> _EXERCISE PROMPT_: Work out how many lines of the listing hold the string "Phasianidae", then answer with that number and nothing else.

+++ RECORDED INFORMATION

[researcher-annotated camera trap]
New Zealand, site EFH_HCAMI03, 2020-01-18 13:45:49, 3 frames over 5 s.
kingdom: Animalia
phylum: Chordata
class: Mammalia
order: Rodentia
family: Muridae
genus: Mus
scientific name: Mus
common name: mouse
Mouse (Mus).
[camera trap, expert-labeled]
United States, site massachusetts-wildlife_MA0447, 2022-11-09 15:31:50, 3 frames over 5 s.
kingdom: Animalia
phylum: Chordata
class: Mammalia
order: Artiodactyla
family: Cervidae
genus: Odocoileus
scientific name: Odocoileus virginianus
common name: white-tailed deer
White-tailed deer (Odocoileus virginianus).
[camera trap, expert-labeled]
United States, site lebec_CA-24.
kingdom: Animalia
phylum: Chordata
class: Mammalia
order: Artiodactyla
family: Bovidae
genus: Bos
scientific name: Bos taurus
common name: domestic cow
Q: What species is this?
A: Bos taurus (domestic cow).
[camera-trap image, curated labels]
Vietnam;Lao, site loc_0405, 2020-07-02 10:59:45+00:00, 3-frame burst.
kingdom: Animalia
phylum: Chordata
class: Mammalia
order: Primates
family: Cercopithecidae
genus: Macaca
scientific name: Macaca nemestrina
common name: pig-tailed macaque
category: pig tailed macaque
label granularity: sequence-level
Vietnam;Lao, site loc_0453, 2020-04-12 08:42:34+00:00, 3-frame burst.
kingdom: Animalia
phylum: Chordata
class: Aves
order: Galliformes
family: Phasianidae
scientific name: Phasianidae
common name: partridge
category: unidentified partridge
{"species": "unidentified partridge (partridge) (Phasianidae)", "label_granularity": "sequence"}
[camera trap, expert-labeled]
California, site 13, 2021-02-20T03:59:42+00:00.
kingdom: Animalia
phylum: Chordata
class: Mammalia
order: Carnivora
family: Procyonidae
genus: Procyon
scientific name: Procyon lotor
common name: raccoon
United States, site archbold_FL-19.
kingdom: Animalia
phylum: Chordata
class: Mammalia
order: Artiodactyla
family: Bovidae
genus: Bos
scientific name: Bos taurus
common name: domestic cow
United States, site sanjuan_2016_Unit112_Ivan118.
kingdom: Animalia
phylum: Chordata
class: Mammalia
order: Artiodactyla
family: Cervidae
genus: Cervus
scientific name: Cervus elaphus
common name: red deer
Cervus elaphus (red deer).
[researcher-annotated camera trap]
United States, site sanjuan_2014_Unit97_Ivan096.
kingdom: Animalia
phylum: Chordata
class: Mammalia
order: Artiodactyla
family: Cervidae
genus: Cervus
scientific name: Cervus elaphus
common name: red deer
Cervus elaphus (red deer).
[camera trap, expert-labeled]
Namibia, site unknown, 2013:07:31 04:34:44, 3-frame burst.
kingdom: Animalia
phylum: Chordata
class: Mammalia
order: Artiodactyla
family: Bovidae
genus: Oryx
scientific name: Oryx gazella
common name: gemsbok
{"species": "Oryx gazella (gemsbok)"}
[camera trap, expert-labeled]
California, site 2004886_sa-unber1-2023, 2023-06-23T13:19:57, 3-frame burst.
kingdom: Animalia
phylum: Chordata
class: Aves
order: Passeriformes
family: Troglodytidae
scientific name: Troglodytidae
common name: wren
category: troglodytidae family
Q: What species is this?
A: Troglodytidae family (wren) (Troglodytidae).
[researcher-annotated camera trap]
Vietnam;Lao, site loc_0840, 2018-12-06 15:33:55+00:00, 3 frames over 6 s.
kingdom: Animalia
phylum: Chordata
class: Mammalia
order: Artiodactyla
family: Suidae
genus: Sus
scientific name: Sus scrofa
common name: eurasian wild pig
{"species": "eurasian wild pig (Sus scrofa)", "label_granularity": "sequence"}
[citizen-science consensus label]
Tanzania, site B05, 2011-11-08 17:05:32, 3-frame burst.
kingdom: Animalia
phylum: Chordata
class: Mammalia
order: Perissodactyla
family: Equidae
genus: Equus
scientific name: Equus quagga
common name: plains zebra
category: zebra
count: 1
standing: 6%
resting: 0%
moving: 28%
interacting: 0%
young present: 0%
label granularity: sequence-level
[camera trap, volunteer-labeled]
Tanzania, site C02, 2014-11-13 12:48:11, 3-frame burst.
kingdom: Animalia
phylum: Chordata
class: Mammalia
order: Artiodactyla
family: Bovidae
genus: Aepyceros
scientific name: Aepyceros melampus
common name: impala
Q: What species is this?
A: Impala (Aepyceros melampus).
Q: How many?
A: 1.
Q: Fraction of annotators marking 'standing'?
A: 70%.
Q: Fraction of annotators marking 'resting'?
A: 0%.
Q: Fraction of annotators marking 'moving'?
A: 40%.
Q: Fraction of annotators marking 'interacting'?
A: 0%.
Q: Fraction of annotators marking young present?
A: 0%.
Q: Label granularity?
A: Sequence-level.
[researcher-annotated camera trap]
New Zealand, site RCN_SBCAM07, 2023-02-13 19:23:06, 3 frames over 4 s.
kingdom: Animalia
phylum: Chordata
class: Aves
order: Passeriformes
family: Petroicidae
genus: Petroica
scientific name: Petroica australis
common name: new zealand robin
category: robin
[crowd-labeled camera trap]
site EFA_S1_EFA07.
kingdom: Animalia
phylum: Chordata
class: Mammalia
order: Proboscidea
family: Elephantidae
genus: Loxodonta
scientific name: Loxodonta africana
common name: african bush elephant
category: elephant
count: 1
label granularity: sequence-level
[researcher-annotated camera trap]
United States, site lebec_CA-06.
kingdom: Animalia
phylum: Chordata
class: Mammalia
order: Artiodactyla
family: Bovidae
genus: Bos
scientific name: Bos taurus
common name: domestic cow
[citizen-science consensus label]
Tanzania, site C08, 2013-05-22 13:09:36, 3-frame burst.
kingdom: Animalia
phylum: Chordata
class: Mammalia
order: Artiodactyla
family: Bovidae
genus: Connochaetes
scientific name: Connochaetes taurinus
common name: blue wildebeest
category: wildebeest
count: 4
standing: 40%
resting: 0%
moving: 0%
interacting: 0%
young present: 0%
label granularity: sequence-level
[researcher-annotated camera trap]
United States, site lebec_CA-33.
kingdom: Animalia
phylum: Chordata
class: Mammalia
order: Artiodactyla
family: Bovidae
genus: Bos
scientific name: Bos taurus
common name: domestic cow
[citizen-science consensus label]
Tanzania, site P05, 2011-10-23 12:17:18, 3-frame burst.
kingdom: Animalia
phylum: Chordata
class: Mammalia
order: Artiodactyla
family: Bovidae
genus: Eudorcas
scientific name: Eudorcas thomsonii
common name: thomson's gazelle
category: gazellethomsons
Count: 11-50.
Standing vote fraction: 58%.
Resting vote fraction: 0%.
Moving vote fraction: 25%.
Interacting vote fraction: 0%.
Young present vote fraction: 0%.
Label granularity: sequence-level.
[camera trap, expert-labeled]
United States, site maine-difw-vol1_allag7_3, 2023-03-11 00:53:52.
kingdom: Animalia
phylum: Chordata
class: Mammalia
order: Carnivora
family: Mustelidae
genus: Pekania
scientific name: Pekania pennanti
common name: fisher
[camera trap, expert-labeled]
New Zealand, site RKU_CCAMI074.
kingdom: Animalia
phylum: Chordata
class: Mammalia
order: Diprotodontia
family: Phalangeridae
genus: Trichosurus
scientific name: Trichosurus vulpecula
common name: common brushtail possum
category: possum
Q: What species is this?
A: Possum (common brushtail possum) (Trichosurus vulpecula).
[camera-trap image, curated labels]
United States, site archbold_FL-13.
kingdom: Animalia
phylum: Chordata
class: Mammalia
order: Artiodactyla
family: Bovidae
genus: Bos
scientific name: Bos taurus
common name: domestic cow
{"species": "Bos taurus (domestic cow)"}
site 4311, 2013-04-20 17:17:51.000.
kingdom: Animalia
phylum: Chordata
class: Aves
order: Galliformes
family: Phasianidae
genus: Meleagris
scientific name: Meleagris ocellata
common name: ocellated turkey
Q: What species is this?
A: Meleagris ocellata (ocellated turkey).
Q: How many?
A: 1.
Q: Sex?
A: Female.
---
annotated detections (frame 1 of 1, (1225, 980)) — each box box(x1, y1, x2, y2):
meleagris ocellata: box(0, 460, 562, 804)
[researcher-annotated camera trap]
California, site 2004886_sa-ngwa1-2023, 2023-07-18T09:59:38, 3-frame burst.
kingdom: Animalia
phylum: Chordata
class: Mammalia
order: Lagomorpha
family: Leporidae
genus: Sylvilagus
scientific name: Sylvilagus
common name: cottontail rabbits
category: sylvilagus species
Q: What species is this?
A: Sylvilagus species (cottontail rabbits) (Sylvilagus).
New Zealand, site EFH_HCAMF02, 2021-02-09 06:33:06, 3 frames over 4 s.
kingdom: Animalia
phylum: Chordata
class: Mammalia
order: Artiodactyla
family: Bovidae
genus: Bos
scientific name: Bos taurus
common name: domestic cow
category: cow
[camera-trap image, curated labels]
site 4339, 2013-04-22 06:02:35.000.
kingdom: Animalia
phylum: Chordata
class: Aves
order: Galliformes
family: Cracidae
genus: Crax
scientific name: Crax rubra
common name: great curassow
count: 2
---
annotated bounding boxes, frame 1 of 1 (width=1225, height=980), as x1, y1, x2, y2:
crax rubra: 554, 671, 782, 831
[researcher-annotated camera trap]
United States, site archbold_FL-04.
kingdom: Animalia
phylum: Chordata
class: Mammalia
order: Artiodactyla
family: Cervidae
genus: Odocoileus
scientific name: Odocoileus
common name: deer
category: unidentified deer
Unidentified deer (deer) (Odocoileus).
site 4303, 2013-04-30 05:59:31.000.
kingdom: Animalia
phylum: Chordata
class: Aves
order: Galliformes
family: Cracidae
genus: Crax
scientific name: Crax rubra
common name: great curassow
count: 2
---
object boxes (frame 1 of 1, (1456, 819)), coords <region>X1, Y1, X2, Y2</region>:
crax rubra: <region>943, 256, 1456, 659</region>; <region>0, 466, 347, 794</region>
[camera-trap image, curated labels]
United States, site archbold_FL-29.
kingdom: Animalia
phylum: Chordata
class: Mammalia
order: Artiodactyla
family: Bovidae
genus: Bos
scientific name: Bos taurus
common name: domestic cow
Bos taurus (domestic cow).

++++++

> _PROBLEM SOLUTION_: 4